Nigerian Flavours

Cake Mix to Hot Buns

How to make Hot buns from a pack of cake mix

Did you know you could use your regular store-bought cake mix for more than just cake; I bet not! I made these soft hot buns with a sample pack of cake mix. They are so delicious and can be made with different flavours. I like to call these the twin-like cousins to Nigerian puff-puff. Puff-puff is a popular snack and dessert in most Nigerian homes within the diaspora. It is similar to doughnuts but very few people know of Hot buns which is more cake-like but without the baking; Just like Fried-rice is to Jollof.
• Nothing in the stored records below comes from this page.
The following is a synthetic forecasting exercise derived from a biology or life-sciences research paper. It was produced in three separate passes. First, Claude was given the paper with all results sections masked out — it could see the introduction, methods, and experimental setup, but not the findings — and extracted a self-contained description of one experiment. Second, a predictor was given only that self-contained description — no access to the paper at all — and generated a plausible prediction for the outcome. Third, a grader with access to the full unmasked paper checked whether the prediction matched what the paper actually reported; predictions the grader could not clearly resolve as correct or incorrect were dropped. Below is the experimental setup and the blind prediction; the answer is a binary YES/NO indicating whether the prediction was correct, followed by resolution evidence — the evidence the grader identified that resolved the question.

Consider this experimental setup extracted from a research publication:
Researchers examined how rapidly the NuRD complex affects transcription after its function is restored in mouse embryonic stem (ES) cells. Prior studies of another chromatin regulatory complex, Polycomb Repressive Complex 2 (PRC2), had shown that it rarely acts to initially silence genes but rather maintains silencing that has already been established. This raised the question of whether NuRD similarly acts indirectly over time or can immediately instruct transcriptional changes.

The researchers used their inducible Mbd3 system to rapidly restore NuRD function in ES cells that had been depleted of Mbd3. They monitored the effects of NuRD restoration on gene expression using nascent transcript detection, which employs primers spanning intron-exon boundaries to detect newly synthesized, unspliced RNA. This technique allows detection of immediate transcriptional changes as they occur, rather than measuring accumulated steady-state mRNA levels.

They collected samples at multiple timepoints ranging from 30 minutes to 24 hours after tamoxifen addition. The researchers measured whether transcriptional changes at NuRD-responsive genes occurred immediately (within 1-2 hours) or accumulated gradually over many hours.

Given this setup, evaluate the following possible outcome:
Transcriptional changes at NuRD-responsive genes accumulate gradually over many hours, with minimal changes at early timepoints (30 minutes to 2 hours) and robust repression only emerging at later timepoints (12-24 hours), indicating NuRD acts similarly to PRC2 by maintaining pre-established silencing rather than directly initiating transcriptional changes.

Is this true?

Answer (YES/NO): NO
How to make Hot buns from a pack of cake mix: Open the pack of cake mix and pour content into a bowl. Pour in the milk and whisk into a think batter. Heat oil in a deep pan or fryer on medium-high heat. Scoop the batter with your hands and press the batter between you thumb and index finger into the hot oil. This will drop like tear drops. Turn and fry on both sides for 3 minutes until its golden brown in colour. Remove from oil, place on a sheet of parchment or tissue to drain excess oil. Serve warm. If you’re not a fan of yeast or waiting for the batter to rise, you would love this. Also, if you simply prefer anything cake-like or struggle with baking; then these buns of delight are your yummy and less chaotic alternative.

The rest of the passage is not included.